Page excerpt>
▬▬▬▬▬▬
I racked, then removed about 2 liters for another project in my freezer. I added 3 cans of apple / raspberry frozen concentrate and 1 cup of splenda. It came out perfect. Not sickly sweet, just some nice apple/ berry flavor. I have 6 more gallons i won't sweeten.

I added a teaspoon of dextrose to each of 30 champagne bottle for some carbonated goodness. The rest of the still juice went into various wine bottles and big swing top bottles i had.
 
I want to try hefe yeast for my next batch of Apfelwein too. I haven't decided if I'll do the full 2lbs of dextrose, just do 1lb, or try 1lb of light DME or a few cans of apple juice concentrate to give it that extra "zing" next time.
 
g_rath said:
I have wondered this myself. Will that amount of sugar kill off the yeast when it ferments?
I don't think so, I've used 4 lbs of sugar before with no problems. The only problem with that was the lack of flavor when the cider was done...
 
g_rath said:
I have wondered this myself. Will that amount of sugar kill off the yeast when it ferments?

I started a thread on mead on saturday asking a different question, and we got into a yeast discussion...I'll dig back to the thread to confirm this later. But someone I believe posted that with either Ec1118 or Montrachet you need over 15 pounds of sugars to kill it off....Like I said, I can't recall the specifics now but I'll look when I get to work...

I wonder if there's a chart somewhere for the different yeast strains and how much needed to stop fermentation.
 
Well the yeast do have that number. It's the amount of alcohol they can tolerate. You just have to make the calculations with the amount of fermentable sugar and projected attenuation to see what it should theoretically be. Then you just look at how much the yeast can tolerate. If your close, then you'll have a full ferment. That number is not written in stone either. It could possibly shift up a little if you treat your yeast well and pitch the proper amount.
 
zoebisch01 said:
Well the yeast do have that number. It's the amount of alcohol they can tolerate. You just have to make the calculations with the amount of fermentable sugar and projected attenuation to see what it should theoretically be. Then you just look at how much the yeast can tolerate. If your close, then you'll have a full ferment. That number is not written in stone either. It could possibly shift up a little if you treat your yeast well and pitch the proper amount.

Is there some master list someplace with the numbers?
 
Revvy said:
Is there some master list someplace with the numbers?

I haven't seen one, but I'd imagine there might be one floating around (and it won't be exact).

The thing is, many yeasts can tolerate a fair amount of alcohol and it is hard to get to that number in general. Attenuation is a function of the yeast genetics, as is alcohol tolerance but they are different characteristics and need to be treated seperately.

So what I am getting at is you'd probably have to add a boatload of sugar to a recipe (probably to the point where it is bordering on total hooch) to get those abv's unless you are using a wine yeast or something that will attenuate better than 80%.
 
Also, also. :D With the example given to you for the 15 lbs of sugar, would this be a 5 gallon or 10 gallon (or other size) batch? That is another factor. Montrachet is listed at 10% abv tolerance. I can make a 9.0 abv brew with ~13 lbs of grain and 2 lbs of sugar. So I'd imagine that in the case of the example it is calculated with 5 gallons and 15 lbs of sugar with nothing else, that kind of makes sense but without laying out all the numbers I am not sure.
▬▬▬▬▬▬
Given entries>

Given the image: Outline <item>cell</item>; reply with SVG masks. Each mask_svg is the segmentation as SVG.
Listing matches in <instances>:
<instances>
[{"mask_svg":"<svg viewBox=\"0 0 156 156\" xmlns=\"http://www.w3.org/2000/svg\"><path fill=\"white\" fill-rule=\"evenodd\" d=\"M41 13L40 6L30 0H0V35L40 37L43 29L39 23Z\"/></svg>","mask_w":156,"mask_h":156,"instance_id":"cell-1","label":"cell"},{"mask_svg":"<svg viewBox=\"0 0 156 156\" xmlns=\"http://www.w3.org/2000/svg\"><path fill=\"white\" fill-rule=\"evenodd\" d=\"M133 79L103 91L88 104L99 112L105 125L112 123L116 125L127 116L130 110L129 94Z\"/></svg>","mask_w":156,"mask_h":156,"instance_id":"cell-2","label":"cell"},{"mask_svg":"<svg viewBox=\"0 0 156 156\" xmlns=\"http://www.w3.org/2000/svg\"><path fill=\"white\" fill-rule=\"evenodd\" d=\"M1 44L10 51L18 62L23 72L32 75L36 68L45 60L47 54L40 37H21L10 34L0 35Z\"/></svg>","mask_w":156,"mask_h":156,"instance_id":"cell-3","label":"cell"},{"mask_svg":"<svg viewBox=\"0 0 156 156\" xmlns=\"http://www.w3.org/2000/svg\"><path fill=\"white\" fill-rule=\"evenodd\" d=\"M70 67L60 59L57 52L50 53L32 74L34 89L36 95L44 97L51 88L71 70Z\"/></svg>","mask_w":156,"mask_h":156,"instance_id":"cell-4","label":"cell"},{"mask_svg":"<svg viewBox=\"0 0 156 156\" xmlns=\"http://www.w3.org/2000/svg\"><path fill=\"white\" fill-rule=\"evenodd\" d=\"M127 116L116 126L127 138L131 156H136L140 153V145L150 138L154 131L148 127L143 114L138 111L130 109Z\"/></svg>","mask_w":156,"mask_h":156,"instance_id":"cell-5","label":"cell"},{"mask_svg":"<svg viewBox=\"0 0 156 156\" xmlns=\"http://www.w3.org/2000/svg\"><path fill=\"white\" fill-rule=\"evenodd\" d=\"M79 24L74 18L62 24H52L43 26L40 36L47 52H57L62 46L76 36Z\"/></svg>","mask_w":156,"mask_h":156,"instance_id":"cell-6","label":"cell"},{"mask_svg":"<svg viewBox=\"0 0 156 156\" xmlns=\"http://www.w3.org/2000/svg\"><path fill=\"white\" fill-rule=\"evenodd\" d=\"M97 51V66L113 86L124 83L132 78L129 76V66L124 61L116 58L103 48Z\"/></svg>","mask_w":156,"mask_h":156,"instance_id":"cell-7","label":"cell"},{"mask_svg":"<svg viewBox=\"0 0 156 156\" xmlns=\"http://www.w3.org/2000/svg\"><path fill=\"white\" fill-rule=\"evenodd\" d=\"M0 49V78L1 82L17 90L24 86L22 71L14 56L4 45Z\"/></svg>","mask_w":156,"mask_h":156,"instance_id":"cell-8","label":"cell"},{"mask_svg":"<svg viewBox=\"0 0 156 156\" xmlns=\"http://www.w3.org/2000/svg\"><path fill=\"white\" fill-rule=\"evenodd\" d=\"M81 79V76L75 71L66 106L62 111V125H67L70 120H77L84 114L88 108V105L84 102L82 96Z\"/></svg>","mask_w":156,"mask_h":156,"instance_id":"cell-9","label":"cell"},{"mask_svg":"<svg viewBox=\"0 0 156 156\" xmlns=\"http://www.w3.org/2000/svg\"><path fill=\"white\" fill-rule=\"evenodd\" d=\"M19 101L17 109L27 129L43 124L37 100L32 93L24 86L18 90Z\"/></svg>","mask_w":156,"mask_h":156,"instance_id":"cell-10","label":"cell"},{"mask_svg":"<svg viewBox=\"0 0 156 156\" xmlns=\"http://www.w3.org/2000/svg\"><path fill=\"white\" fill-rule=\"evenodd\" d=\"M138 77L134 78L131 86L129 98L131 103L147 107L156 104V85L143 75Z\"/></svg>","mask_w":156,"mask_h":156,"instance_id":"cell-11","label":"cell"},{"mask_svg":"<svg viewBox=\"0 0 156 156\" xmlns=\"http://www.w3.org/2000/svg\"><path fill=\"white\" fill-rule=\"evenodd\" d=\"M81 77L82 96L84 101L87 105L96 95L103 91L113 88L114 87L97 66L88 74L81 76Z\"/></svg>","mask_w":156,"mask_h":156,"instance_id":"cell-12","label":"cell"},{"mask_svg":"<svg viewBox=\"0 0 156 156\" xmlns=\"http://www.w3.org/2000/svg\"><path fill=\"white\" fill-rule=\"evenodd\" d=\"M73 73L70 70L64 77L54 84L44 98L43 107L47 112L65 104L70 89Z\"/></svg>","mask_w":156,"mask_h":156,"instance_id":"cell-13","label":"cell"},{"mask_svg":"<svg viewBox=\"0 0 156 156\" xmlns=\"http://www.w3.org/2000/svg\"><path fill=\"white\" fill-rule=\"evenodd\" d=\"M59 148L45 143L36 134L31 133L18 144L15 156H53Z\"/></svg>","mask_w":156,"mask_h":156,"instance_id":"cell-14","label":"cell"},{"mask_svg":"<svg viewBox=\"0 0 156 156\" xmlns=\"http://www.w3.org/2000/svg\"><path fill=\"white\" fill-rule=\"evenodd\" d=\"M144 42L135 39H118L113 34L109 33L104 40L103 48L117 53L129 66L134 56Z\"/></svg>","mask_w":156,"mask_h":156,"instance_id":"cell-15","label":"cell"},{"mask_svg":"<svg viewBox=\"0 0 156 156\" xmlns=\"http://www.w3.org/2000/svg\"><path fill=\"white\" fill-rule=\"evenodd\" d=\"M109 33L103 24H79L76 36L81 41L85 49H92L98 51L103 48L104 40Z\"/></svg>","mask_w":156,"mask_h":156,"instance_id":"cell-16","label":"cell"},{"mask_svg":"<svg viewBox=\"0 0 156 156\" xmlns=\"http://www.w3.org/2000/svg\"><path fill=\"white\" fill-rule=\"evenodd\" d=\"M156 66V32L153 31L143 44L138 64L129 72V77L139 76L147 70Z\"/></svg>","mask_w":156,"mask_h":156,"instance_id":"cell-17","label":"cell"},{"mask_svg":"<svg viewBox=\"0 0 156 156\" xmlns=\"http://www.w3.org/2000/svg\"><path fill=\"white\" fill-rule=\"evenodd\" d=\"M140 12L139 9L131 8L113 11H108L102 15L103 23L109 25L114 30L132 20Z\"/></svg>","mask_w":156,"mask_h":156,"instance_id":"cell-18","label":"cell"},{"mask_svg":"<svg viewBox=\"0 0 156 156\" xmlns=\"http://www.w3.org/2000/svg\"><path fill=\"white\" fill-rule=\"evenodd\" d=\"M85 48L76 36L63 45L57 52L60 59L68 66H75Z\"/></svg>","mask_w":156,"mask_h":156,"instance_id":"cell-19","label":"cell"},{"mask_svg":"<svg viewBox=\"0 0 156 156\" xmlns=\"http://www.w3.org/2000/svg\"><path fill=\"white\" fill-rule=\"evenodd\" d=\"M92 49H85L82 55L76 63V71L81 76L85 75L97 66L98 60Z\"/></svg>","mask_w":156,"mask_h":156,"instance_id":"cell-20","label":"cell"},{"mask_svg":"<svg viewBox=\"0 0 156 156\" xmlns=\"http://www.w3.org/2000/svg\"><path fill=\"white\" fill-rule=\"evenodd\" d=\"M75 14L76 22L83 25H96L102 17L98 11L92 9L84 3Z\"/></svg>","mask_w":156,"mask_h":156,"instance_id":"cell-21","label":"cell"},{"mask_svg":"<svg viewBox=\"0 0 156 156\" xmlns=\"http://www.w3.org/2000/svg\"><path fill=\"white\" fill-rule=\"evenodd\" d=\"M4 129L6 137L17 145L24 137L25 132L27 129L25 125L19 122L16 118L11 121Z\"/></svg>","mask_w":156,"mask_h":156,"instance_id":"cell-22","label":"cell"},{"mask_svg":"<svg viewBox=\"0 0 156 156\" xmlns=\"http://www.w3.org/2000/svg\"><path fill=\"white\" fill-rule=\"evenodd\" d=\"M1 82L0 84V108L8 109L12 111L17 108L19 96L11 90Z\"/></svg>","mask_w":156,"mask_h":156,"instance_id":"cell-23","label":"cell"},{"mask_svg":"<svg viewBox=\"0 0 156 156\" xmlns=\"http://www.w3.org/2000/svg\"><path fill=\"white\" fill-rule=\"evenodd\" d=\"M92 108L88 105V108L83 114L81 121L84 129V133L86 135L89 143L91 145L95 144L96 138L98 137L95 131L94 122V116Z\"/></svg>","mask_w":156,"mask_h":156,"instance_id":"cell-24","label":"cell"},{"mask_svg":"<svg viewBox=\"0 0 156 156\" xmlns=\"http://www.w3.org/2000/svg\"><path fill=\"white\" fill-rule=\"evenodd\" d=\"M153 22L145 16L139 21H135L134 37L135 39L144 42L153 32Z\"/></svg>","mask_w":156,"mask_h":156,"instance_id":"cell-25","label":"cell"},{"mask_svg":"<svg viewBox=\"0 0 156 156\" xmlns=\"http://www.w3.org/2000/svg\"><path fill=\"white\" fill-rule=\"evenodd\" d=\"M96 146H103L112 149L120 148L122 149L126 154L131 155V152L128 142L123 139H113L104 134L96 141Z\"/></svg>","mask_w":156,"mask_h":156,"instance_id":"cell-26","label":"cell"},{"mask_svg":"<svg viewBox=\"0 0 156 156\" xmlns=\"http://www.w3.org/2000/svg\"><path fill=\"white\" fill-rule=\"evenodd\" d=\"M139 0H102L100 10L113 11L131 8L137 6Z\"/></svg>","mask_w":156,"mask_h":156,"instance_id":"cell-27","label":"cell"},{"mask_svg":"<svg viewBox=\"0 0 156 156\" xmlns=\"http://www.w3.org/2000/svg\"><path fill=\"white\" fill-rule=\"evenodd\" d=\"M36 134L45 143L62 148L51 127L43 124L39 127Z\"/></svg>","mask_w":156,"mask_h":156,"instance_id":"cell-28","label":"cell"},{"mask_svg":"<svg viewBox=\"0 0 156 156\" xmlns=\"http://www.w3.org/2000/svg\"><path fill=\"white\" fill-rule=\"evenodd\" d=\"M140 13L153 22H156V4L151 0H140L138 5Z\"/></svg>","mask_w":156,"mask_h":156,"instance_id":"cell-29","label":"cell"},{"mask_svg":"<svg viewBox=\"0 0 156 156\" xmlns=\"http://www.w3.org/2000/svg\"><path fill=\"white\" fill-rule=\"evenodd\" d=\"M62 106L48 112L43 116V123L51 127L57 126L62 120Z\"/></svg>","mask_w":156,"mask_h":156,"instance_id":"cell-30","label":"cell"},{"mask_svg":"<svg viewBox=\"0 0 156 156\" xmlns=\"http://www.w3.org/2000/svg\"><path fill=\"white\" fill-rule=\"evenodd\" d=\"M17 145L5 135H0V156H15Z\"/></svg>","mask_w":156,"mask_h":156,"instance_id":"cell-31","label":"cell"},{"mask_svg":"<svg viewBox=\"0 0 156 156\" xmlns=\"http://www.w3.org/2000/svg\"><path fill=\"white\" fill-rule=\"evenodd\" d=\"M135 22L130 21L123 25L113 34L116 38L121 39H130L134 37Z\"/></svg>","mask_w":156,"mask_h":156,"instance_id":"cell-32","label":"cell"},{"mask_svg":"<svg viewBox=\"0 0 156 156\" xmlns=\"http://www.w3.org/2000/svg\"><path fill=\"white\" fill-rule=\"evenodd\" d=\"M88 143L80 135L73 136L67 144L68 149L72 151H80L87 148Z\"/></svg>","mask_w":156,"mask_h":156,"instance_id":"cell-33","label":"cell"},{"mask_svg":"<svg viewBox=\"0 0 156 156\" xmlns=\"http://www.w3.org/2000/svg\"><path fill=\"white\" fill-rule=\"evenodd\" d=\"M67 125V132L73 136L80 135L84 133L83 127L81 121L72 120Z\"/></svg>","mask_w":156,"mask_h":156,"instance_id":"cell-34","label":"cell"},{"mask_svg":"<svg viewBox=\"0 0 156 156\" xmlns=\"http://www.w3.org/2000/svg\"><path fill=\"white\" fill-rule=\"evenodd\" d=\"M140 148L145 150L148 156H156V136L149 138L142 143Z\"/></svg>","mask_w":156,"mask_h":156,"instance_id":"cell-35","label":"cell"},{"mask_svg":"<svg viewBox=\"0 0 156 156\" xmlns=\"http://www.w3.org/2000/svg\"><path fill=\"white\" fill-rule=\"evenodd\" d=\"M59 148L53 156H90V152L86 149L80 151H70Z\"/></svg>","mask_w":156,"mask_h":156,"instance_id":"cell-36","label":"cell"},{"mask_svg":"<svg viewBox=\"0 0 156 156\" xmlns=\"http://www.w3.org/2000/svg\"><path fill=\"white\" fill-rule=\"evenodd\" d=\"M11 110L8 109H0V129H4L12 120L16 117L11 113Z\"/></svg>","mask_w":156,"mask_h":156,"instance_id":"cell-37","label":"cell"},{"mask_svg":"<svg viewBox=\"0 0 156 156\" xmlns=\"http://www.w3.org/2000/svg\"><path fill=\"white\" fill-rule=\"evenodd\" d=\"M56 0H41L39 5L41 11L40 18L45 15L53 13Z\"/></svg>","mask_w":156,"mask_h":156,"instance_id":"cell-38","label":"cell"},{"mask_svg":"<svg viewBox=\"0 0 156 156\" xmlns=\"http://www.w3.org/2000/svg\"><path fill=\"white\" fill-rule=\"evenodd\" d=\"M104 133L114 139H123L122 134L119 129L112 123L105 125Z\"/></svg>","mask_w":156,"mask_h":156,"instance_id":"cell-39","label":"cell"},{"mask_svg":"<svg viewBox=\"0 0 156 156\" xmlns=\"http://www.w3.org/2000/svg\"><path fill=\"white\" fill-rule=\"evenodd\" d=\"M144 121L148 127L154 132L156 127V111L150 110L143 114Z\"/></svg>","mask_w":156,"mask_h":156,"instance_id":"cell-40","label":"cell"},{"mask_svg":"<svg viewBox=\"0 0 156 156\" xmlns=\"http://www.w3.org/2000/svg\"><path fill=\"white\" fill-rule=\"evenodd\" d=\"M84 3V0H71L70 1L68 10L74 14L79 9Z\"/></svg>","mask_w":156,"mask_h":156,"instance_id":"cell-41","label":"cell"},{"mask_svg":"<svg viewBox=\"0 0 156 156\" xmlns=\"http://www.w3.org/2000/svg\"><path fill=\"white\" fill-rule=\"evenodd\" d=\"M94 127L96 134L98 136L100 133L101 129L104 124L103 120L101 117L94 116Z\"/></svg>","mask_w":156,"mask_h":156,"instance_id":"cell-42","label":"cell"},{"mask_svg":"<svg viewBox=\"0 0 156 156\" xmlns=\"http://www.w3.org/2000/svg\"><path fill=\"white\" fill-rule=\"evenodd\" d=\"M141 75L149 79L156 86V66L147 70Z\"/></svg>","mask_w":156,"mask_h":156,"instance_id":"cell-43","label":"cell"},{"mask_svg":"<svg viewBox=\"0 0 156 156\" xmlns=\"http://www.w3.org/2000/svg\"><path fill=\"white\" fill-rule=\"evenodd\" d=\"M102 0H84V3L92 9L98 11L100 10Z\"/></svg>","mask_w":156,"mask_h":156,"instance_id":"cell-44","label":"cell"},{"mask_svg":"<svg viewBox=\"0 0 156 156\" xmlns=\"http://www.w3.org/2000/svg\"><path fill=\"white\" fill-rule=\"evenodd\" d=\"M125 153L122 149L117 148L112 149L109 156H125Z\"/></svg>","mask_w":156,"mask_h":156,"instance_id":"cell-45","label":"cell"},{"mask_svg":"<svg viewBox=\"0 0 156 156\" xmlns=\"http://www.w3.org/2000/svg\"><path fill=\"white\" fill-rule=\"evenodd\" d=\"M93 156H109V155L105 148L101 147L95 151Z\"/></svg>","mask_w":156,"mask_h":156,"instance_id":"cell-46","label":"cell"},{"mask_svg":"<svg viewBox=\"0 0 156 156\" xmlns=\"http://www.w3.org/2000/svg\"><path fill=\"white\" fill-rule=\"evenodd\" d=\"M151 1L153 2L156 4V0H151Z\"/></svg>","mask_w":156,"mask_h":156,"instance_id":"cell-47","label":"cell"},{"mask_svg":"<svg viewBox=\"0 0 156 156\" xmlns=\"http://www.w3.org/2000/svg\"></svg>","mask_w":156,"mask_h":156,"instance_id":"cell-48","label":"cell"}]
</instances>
▬▬▬▬▬▬
Exercise A>
Answer these questions from the cider thread:
(i) How many cans of frozen concentrate were added after racking?
(ii) How many pounds of sugar did one poster say they had used before with no problems?
(iii) What alcohol tolerance is Montrachet listed at?
Exercise B> Return the part of the cider thread from "I started a" down to "to stop fermentation.", copied word for word.
The rows are separate material and have nothing to do with the cider thread.

Expected answer A>
(i) 3 cans
(ii) 4 lbs
(iii) 10% abv

Expected answer B>
I started a thread on mead on saturday asking a different question, and we got into a yeast discussion...I'll dig back to the thread to confirm this later. But someone I believe posted that with either Ec1118 or Montrachet you need over 15 pounds of sugars to kill it off....Like I said, I can't recall the specifics now but I'll look when I get to work...

I wonder if there's a chart somewhere for the different yeast strains and how much needed to stop fermentation.